Giles (1990) derived those variables based on a linearized set of governing equations:

\[J_1 = -c_s^2 (\rho - \rho_{\text{ref}}) + (p - p_{\text{ref}})\]

\[J_2 = \rho c_s (v - v_{\text{ref}}) + (p - p_{\text{ref}})\]

\[J_3 = - \rho c_s (v - v_{\text{ref}}) + (p - p_{\text{ref}})\]

where the subscript "ref" denotes the reference flow near the boundaries, which can be prescribed.

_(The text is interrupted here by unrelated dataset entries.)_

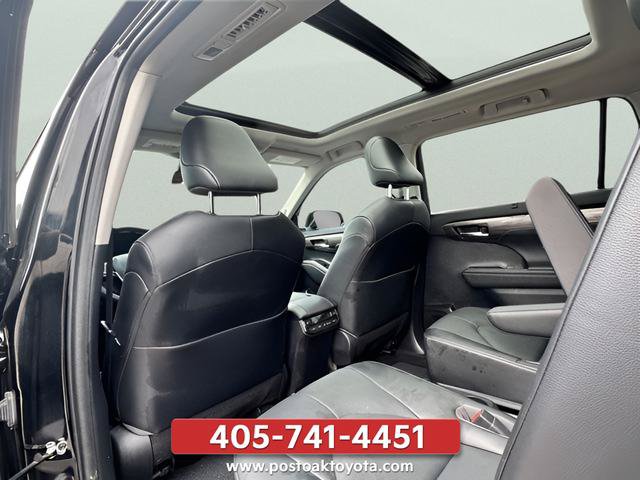 Used 2023 Toyota Highlander Platinum AWD/4WD image 12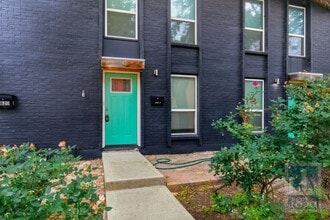 Building Photo - 3820 Southway Dr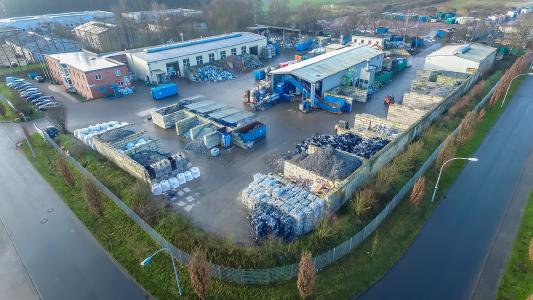 Hennemann Umweltservice Elektronik GmbH, headquartered in Espelkamp (NRW), collects, transports, disassembles and prepares electrical and electronic scrap.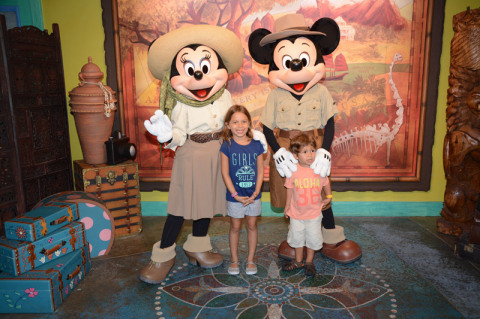 Julia e Eric com Mickey e Minnie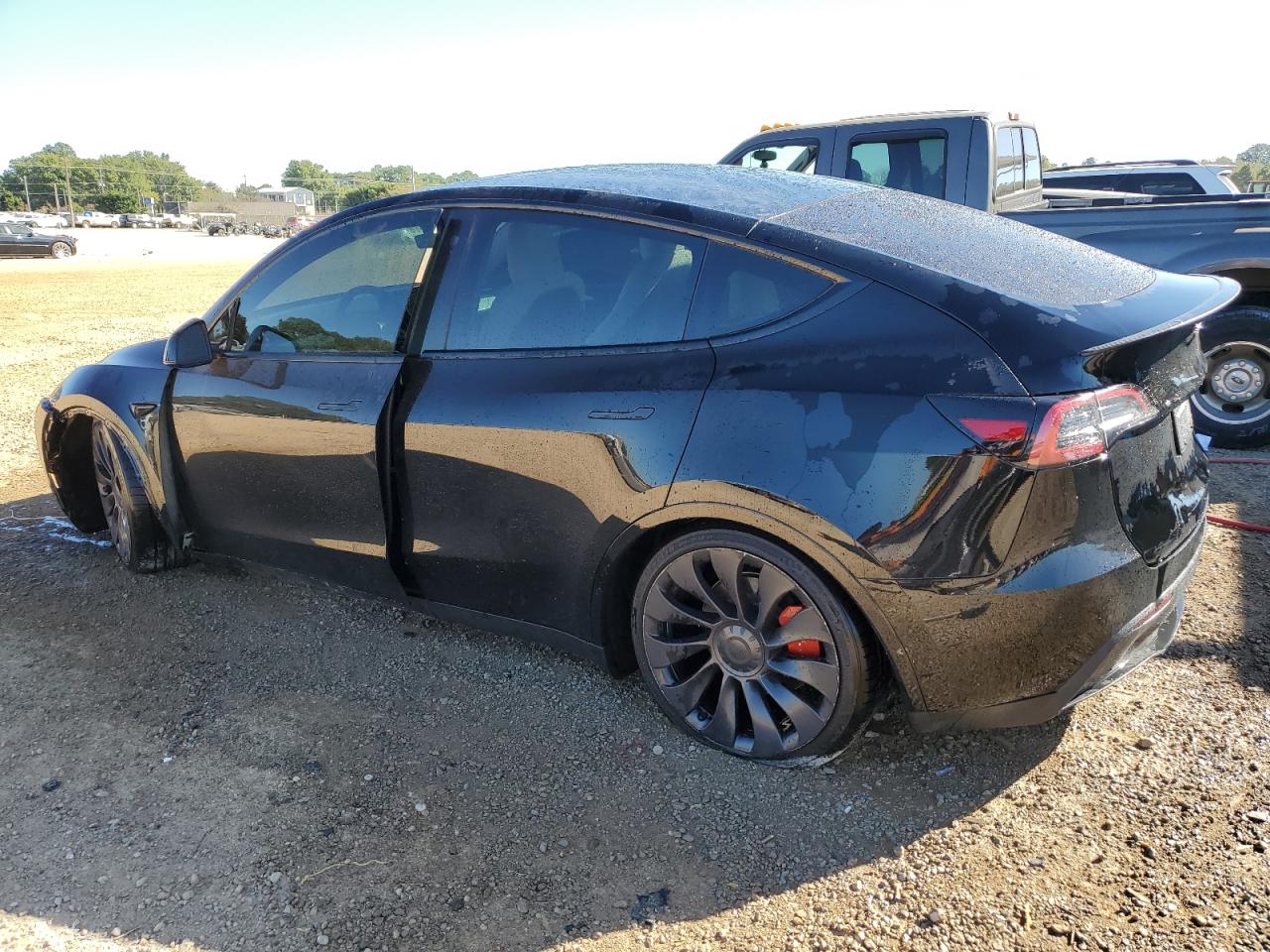 7SAYGDEF2PF765941 2023 TESLA MODEL Y - Image 2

Specifying the reference variables is not equivalent to prescription of $\rho$, $v$ and $p$ directly, since the perturbation from the reference flow is allowed.

Lastiwka et al. (2009) applied the method of characteristic to SPH and determined the number of variables that should be prescribed at the boundary and the number which should be propagated from the fluid domain to the boundary:

  • For an inflow boundary:

    • Prescribe downstream-running characteristics $J_1$ and $J_2$
    • Transmit $J_3$ from the fluid domain (allow $J_3$ to propagate upstream to the boundary).

  • For an outflow boundary:

    • Prescribe upstream-running characteristic $J_3$
    • Transmit $J_1$ and $J_2$ from the fluid domain.

Prescribing is done by simply setting the characteristics to zero. To transmit the characteristics from the fluid domain, or in other words, to carry the information of the fluid to the boundaries, Negi et al. (2020) use a Shepard Interpolation

\[f_i = \frac{\sum_j^N f_j W_{ij}}{\sum_j^N W_{ij}},\]

where the $i$-th particle is a boundary particle, $f$ is either $J_1$, $J_2$ or $J_3$ and $N$ is the set of neighboring fluid particles.

To express pressure $p$, density $\rho$ and velocity $v$ as functions of the characteristic variables, the system of equations from the characteristic variables is inverted and gives

\[ \rho - \rho_{\text{ref}} = \frac{1}{c_s^2} \left( -J_1 + \frac{1}{2} J_2 + \frac{1}{2} J_3 \right),\]

\[u - u_{\text{ref}}= \frac{1}{2\rho c_s} \left( J_2 - J_3 \right),\]

\[p - p_{\text{ref}} = \frac{1}{2} \left( J_2 + J_3 \right).\]

With $J_1$, $J_2$ and $J_3$ determined, we can easily solve for the actual variables for each particle.